> EXTRACTED TEXT:
════════

Below we import the following:
* **Engine**: Runs a given process_function over each batch of a dataset, emitting events as it goes.
* **Events**: Allows users to attach functions to an `Engine` to fire functions at a specific event. Eg: `EPOCH_COMPLETED`, `ITERATION_STARTED`, etc.
* **Accuracy**: Metric to calculate accuracy over a dataset, for binary, multiclass, multilabel cases. 
* **Loss**: General metric that takes a loss function as a parameter, calculate loss over a dataset.
* **RunningAverage**: General metric to attach to Engine during training. 
* **ModelCheckpoint**: Handler to checkpoint models. 
* **EarlyStopping**: Handler to stop training based on a score function. 
* **ProgressBar**: Handler to create a tqdm progress bar.

════════

> WHAT YOU WILL DO:
Do these statements agree with the import list above? Answer yes or no for each, quoting the deciding words. 1. ModelCheckpoint is the handler that stops training based on a score function. 2. Accuracy covers binary, multiclass, and multilabel cases. 3. Loss takes a loss function as a parameter.

════════

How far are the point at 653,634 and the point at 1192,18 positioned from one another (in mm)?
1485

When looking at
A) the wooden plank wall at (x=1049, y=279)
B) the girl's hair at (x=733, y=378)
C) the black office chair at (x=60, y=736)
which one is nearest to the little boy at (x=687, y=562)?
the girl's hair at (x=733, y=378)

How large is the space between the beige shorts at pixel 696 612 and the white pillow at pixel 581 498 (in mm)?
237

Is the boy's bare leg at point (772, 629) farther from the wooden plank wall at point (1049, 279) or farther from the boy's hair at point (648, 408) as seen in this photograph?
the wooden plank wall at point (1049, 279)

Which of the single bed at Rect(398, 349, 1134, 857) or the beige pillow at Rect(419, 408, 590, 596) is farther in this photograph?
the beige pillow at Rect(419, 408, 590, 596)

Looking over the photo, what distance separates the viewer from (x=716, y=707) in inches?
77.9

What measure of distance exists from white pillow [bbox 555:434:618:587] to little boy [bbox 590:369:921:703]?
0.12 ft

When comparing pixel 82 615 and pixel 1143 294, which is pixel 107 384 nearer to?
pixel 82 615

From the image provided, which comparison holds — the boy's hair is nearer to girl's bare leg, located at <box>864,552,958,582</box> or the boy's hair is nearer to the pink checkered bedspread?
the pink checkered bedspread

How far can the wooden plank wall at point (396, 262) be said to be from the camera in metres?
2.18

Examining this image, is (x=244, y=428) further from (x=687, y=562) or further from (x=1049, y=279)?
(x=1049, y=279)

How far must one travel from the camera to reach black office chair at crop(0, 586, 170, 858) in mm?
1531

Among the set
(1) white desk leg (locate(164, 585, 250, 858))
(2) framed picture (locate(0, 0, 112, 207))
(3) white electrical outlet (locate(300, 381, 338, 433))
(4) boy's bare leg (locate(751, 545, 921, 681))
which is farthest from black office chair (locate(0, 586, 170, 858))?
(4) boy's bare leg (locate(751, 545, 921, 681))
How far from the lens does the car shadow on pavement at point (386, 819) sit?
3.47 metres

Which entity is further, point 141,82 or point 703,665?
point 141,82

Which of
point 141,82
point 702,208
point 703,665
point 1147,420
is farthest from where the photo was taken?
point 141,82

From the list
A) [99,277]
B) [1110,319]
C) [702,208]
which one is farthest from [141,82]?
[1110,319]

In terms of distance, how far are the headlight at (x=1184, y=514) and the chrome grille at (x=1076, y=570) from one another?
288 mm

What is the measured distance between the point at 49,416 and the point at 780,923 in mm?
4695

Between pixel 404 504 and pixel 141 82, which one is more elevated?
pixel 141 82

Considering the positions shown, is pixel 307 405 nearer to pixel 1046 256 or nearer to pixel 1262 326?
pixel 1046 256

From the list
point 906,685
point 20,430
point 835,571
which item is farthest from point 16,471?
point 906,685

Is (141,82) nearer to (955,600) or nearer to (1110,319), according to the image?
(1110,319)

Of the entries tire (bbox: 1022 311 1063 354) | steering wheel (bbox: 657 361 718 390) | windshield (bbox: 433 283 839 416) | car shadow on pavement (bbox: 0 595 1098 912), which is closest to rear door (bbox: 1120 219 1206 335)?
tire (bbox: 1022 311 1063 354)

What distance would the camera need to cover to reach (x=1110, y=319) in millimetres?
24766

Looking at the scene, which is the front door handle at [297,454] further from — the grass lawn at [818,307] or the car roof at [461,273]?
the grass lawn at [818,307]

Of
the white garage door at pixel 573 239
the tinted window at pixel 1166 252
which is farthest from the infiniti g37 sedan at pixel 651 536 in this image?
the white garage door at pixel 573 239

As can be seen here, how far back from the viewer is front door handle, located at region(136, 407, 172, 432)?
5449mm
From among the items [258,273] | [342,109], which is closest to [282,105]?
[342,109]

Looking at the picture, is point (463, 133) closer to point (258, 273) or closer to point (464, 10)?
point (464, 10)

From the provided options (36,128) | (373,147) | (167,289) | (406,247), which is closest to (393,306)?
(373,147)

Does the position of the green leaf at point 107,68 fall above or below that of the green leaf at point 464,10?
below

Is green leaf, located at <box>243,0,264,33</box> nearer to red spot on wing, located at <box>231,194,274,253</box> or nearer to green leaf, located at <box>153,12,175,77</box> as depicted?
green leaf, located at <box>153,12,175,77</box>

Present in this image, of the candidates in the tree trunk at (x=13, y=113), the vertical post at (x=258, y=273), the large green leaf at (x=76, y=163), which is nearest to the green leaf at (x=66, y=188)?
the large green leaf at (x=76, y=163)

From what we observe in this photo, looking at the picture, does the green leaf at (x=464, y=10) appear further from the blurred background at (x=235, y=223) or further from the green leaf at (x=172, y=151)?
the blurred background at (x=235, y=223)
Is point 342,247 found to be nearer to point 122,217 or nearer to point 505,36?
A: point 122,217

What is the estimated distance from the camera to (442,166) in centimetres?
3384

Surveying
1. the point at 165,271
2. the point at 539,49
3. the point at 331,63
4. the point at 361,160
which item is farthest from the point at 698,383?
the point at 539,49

════════

> EXPECTED ANSWER:
1. No. ModelCheckpoint is "Handler to checkpoint models," while EarlyStopping is "Handler to stop training based on a score function."
2. Yes: "for binary, multiclass, multilabel cases."
3. Yes: "takes a loss function as a parameter."